Davacı taraf, davalı aleyhine 102.410,00 TL. asıl alacak ve 870,48 TL. işlemiş faiz toplamı olan 103.280,48 TL. için icra takibi yapmış, davalının itirazı üzerine de temyize konu davayı açmış; mahkemece, 78.292,81 TL. asıl alacak ile 665,00 TL. faiz olmak üzere 79.557,81 TL. için davanın kabulüyle davalının itirazının iptaline hükmolunmuş; ancak davalı taraf lehine vekalet ücretine karar verilmemiştir.
Karar tarihi itibariyle yürürlükte bulunan AAÜT’nin 12/1 maddesinde “Tarifenin ikinci kısmının ikinci bölümünde gösterilen hukuki yardımların konusu para veya para ile değerlendirilebiliyor ise avukatlık ücreti, davanın görüldüğü mahkeme için Tarifenin İkinci Kısmında belirtilen maktu ücretlerin altında kalmamak kaydıyla (yedinci maddenin ikinci fıkrası, dokuzuncu maddenin birinci fıkrasının son cümlesi ile onuncu maddenin son fıkrası hükümleri saklı kalmak kaydıyla,) Tarifenin üçüncü kısmına göre belirlenir” düzenlemesine; aynı maddenin 2. fıkrasında ise “Ancak hükmedilen ücret kabul veya reddedilen miktarı geçemez” düzenlemesine yer verilmiştir.

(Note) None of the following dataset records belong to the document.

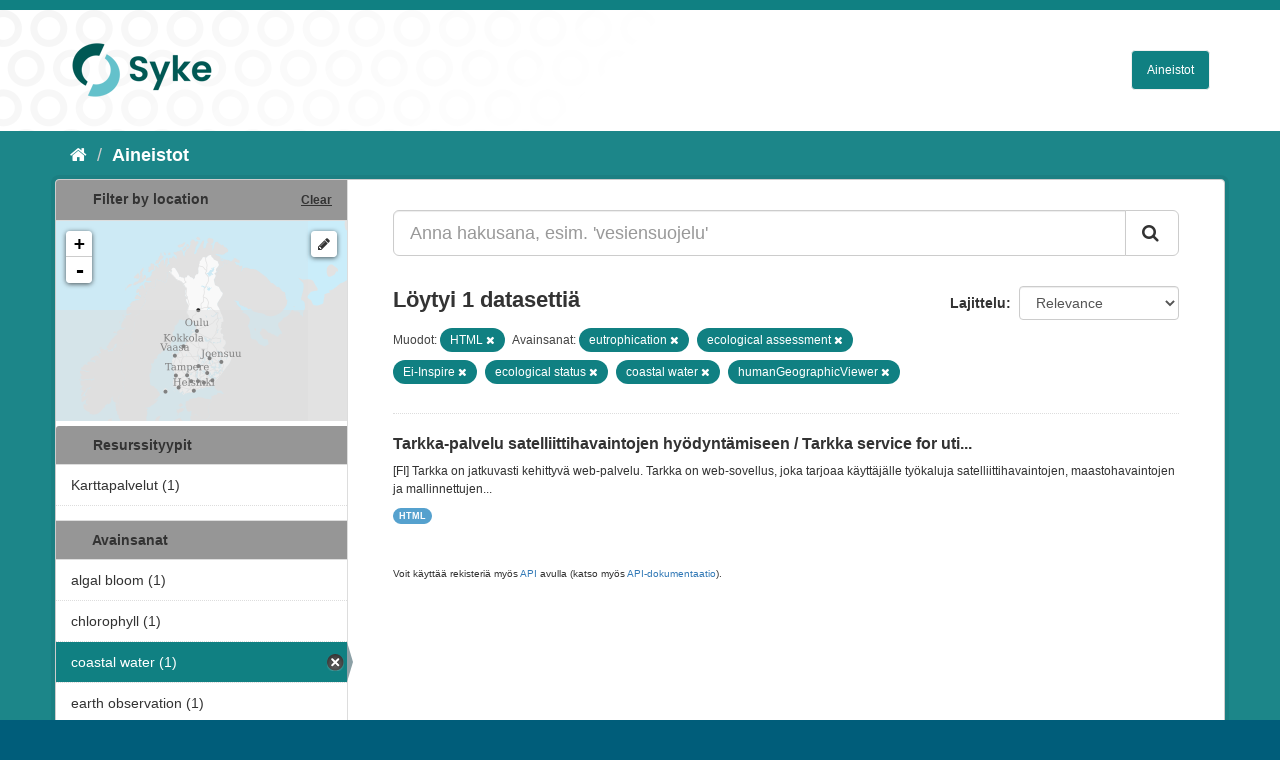

--- FILE ---
content_type: text/css
request_url: https://ckan.ymparisto.fi/fanstatic/syke_theme/:version:2023-10-24T12:59:10.94/syke.css
body_size: 4823
content:
html body {
  font-family: 'Arial';
  font-size: 12px;
  line-height: 150%;
  color: #333;
  padding: 0;
}

html h1 {
  font-family: 'Arial';
  font-size: 40px;
  line-height: 130%;
  color: #333;
  padding: 0;
}

html h2 {
  font-family: 'Arial';
  font-size: 22px;
  line-height: 130%;
  color: #333;
  padding: 0;
}

html h3 {
  font-family: 'Arial';
  font-size: 16px;
  line-height: 150%;
  color: #333;
  padding: 0;
}
    
html h4,
html h5,
html h6 {
  font-family: 'Arial', sans-serif;
}
html input,
html button,
html select,
html textarea {
  font-family: 'Arial', sans-serif;
}


/* =====================================================
   The "account masthead" bar across the top of the site
   ===================================================== */

html .account-masthead {
  min-height: 10px;	
  background: #108082;
}



/* ========================================================================
   The main masthead bar that contains the site logo, nav links, and search
   ======================================================================== */

html .masthead {
  background-color: #ffffff;
  background-image: url("../../../base/images/taustapallero-kulma.png");
  background-repeat: no-repeat;
}
html .masthead .container {
  margin-top: 20px;
  margin-bottom: 20px;
}
html .masthead input[type="text"] {
  border-color: #6dcff6; /* #33c3e7; */
}
html .masthead .navigation .nav-pills li a {
  color: #ffffff;
  background-color: #108082;
  border: 1px solid #f0f0f0;
}
html .masthead .navigation .nav-pills li a:hover,
html .masthead .navigation .nav-pills li.active a {
  /*background-color: #6dcff6;*/
  background-color: #24adae;
  color: #ffffff;
}
html .masthead .btn-navbar,
html .masthead .btn-navbar:hover,
html .masthead .btn-navbar:focus,
html .masthead .btn-navbar:active,
html .masthead .btn-navbar.active,
html .masthead .btn-navbar.disabled,
html .masthead .btn-navbar[disabled] {
  background-color: #6dcff6;
}

/* ===========================================
   The content in the middle of the front page
   =========================================== */
/* Remove the "box shadow" effect around various boxes on the page. */
.box {
  box-shadow: none;
}
/* Remove the borders around boxes in "hero area". */
.hero .box {
  border: none;
}
/* Change the colors of the "Search Your Data" box. */
.homepage .module-search .module-content {
  color: #363636;
  background-color: #363636;
  border: none;
  border-radius: 0px;
}
/* Change the background color of the "Popular Tags" box. */
.homepage .module-search .tags {
  background-color: #363636;
}

.homepage .module-search .tag {
  background-color: #669d7d;
  border-radius: 100px;
  color: #ffffff;
  box-shadow: none;
  border: none;
}

/* Remove some padding. This makes the bottom edges of the "Welcome to CKAN"
   and "Search Your Data" boxes line up. */
.module-content:last-child {
  padding-bottom: 10px;
}
.homepage .module-search {
  padding: 0px;
}

/* Add background image if screen is larger than 768px */
@media (min-width: 768px) {

  .homepage .main {
    background: #ffffff;
  } 
  .homepage [role=main] {
    background: #ffffff;
  }
  [role=main], .main {
    background: #1C8689;
    background-repeat:no-repeat;
    background-size: contain;
  }
  .homepage .hero {
    background: #1C8689;
    background-repeat:no-repeat;
    background-size:cover;
  }
}


@media (max-width: 768px) {
  .hero {
  background: #f6f6f6;
  }
}

/* Content box in main area 
*/

.sykebox {
  border: none;
  border-top: 4px solid #4a845b;
  border-radius: 0px;
  background-color: #e3ece7;
}

.transparent {
  background: transparent;
}

/*  ==================================
    Dataset page
    ================================== */
.pill {
  background-color: #108082;
}

.label {
   border-radius: 10px;
}

.label, .badge {
    padding: 3px 6px;
}

.nav-item.active>a, .nav-aside li.active a {
    background-color: #108082;
}

.nav-item.active>a:hover, .nav-aside li.active a:hover {
    background-color: #24adae;
}

/* ====================================
   The footer at the bottom of the site
   ==================================== */
html .site-footer {
  color: #ffffff;
  background: #969696;
}

html .site-footer a {
  color: #ffffff;
}

/* ====================================
   Other modifications
   ==================================== */

/* Datatypes */

.label[data-format=xls], .label[data-format*=xls] {
    background-color: #91a62f;
}

.label[data-format=pdf], .label[data-format*=pdf] {
    background-color: #e0051e;
}


/* Override main.css */

.btn-primary {
    color: #fff;
    background-color: #24adae!important;
    border-color: #24adae;
}

.module-heading {
    background-color: #969696;
}

.module-heading .action {
    color: #333;
}

.toolbar .breadcrumb a {
    color: #fff;
}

Somut olayda, davalının davada kendini vekille temsil ettirdiği, davacının davaya konu ettiği alacak isteminin kısmen reddine karar verildiği gözetilerek, davalı lehine reddolunan miktar üzerinden hesaplanacak nisbi vekalet ücretine hükmolunması gerekirken, davalı lehine eksik vekalet ücretine hükmolunması doğru olmayıp bozma sebebi ise de; bu yanılgının giderilmesi yargılamanın tekrarını gerektirir nitelikte görülmediğinden, hükmün 6100 sayılı HMK’nun geçici 3/II. maddesi delaletiyle 1086 sayılı HUMK’nun 438/7. maddesi uyarınca düzeltilerek onanmasına karar vermek gerekmiştir.
SONUÇ : Yukarıda (1) nolu bentte açıklanan nedenlerle, davacı vekilinin yerinde görülmeyen tüm temyiz itirazları ile davalı vekilinin sair temyiz itirazlarının REDDİNE; (2) nolu bentte açıklanan nedenlerle, davalı vekilinin temyiz itirazının kabulü ile (davalı tarafın talebiyle de bağlı kalınarak) hüküm fıkrasının 5. bendinin hükümden çıkartılarak yerine “karar tarihinde yürürlükte bulunan AAÜT hükümleri gereği, reddolunan miktar üzerinden hesaplanan 2.743,20 TL. vekalet ücretinin, davacıdan alınarak davalıya verilmesine” ibaresinin yazılmasına ve hükmün bu şekilde DÜZELTİLEREK ONANMASINA,
aşağıda dökümü yazılı 1.327,60 TL fazla alınan temyiz temyiz harcının davacıya geri verilmesine, peşin alınan harcın istek halinde temyiz eden davalıya geri verilmesine 17/04/2017 gününde oybirliğiyle karar verildi.